If decoupling were to happen, soybean farmers would lose their primary export destination and the associated profits, the value of China’s holdings would plummet as they try to sell them off, and American universities would see declining numbers of international Chinese students as diplomatic ties wane alongside economic ties. U.S. universities are already beginning to report declining numbers of new Chinese international students, which will create pressure on the Chinese higher education system. The United States and China are already intertwined economically and socially more than the United States and the USSR ever were, so creating a new world system that divides them would not be an easy or self-evident solution.
The most vital question to ask is—what is the true purpose of decoupling? Is the intended goal truly for the United States and China to protect their respective economies? The underlying issue may not be the economy, but rather national pride. President Donald Trump incited the trade war due to the U.S. trade deficit with China, but an important question to ask is—does this deficit matter? The United States has the largest GDP in the world. Does it matter that it imports more from China than it exports?
What may matter more to the United States is its long-term ideological grip on American exceptionalism. The United States in recent history has recognized itself as “the best”, and it is difficult for it (its government leaders, even its citizens) to shake the need for personal and international recognition of this fact. China’s growing economy threatens the American self-perception of superiority more than it may threaten its actual economic integrity.

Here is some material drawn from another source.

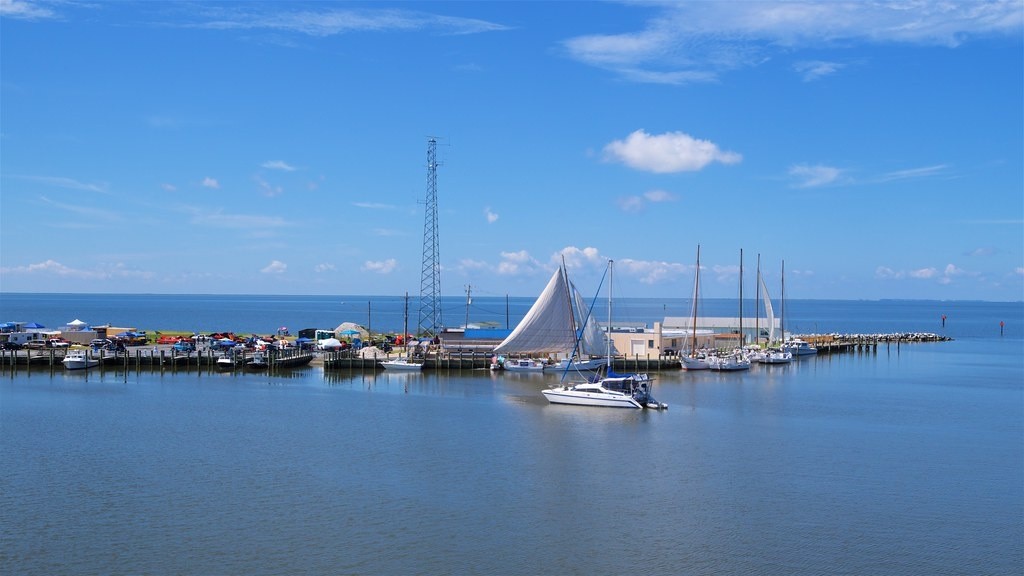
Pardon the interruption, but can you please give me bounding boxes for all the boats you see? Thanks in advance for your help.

This is not to exempt China from accusations of promoting its own rhetoric of national greatness. In historical terms China is still only recently emerging from its hundred years of national humiliation, where it was carved apart and exploited by western powers and Japan. China wants to prove its power to itself and to those who once oppressed it, but U.S. economic pressures by way of the recent trade war are all too reminiscent of an unfavorable power dynamic China is still working to overcome.
Decoupling is really not necessary, nor is it beneficial. The United States and China both have much to gain from trading with each other. What is necessary is a reevaluation of national priorities, and for the United States and China to both humble themselves so they don’t economically destroy themselves over rhetoric and pride. The conflict between the United States and China is not as ideological as that during the Cold War era between the democratic/capitalist United States and the communist/socialist USSR, but the need each country feels to “prove” itself on an international scale is indeed reminiscent of the old divisive international “superpower” system.
The United States and China are too intertwined to economically decouple from each other. What each country should do instead is decouple its sense of national pride from its economic interests.